Exercise prompt. For each entry, restate it word for word while omitting any image it holds.
- - -
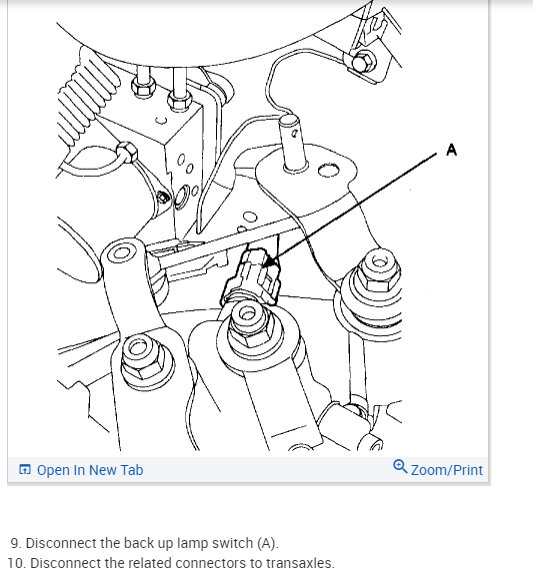 A

Open In New Tab

Zoom/Print

9. Disconnect the back up lamp switch (A).
10. Disconnect the related connectors to transaxles.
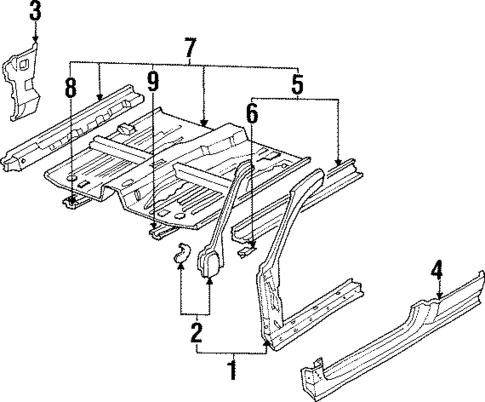 3
7
8
9
5
6
4
2
1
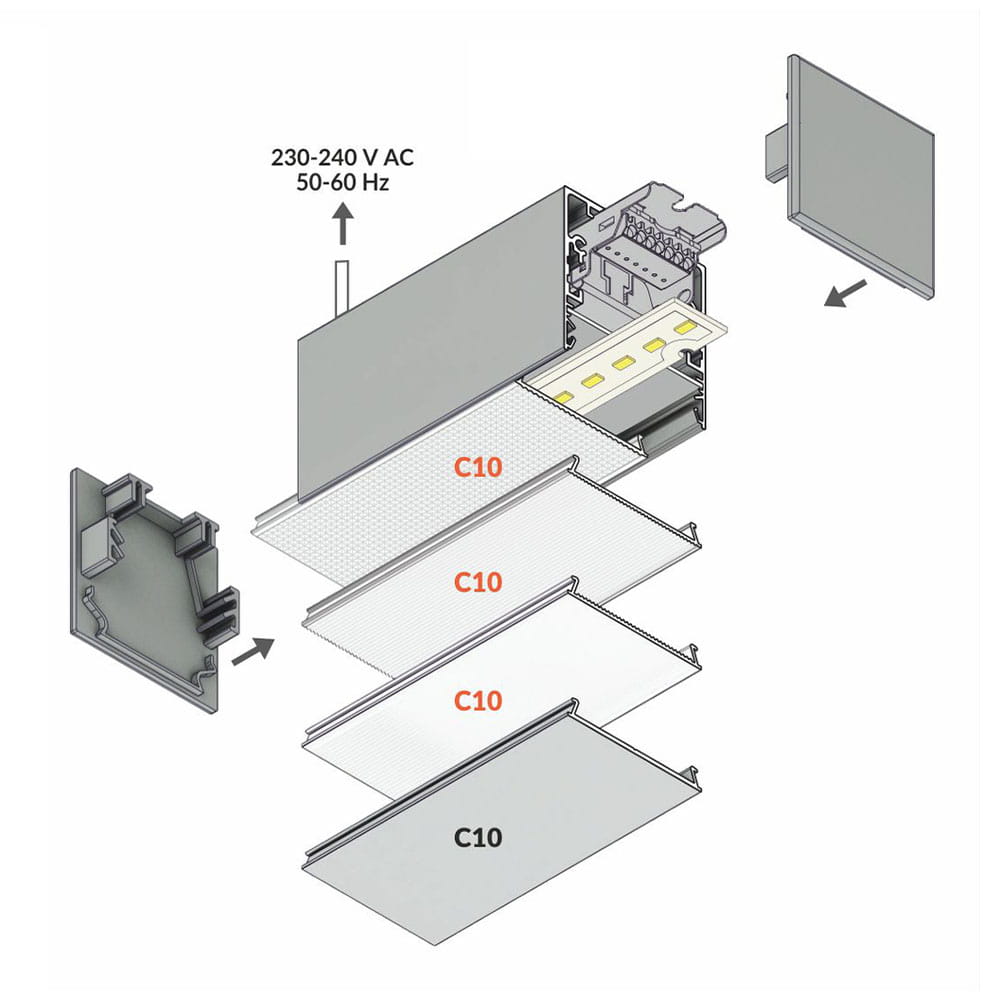 230-240 V AC
50-60 Hz

C10

C10

C10

C10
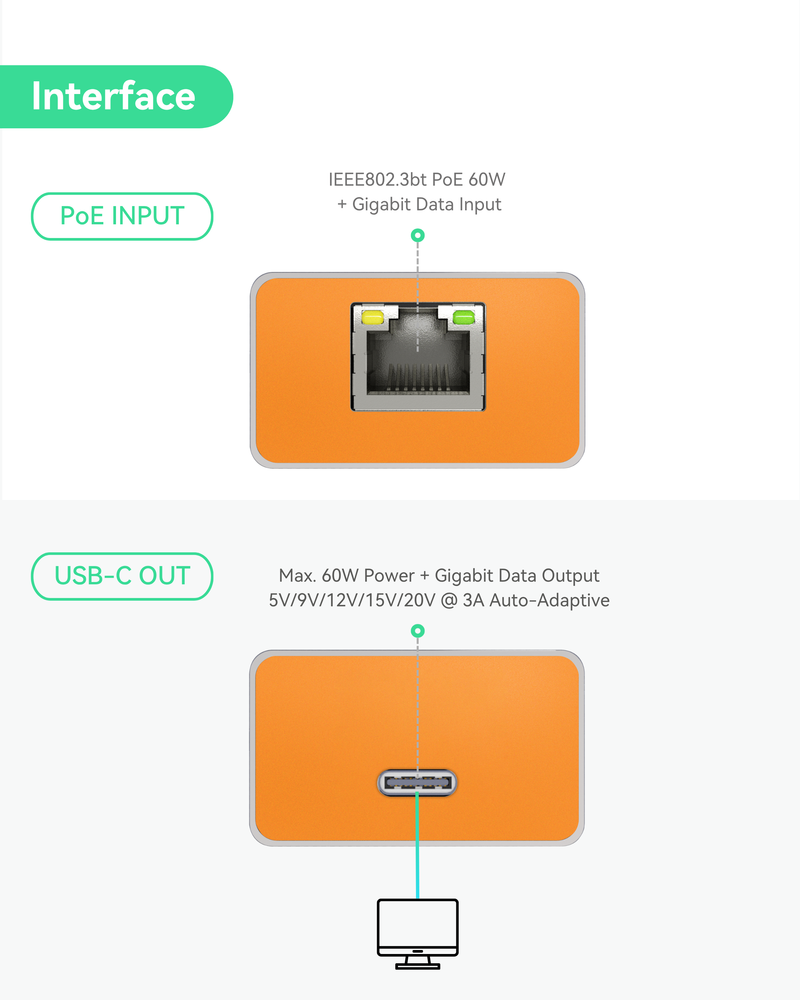 Interface

PoE INPUT

IEEE802.3bt PoE 60W
+ Gigabit Data Input

USB-C OUT

Max. 60W Power + Gigabit Data Output
5V/9V/12V/15V/20V @ 3A Auto-Adaptive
- - -
Task response.
 A

Open In New Tab

Zoom/Print

9. Disconnect the back up lamp switch (A).
10. Disconnect the related connectors to transaxles.
 3
7
8
9
5
6
4
2
1
 230-240 V AC
50-60 Hz

C10

C10

C10

C10
 Interface

PoE INPUT

IEEE802.3bt PoE 60W
+ Gigabit Data Input

USB-C OUT

Max. 60W Power + Gigabit Data Output
5V/9V/12V/15V/20V @ 3A Auto-Adaptive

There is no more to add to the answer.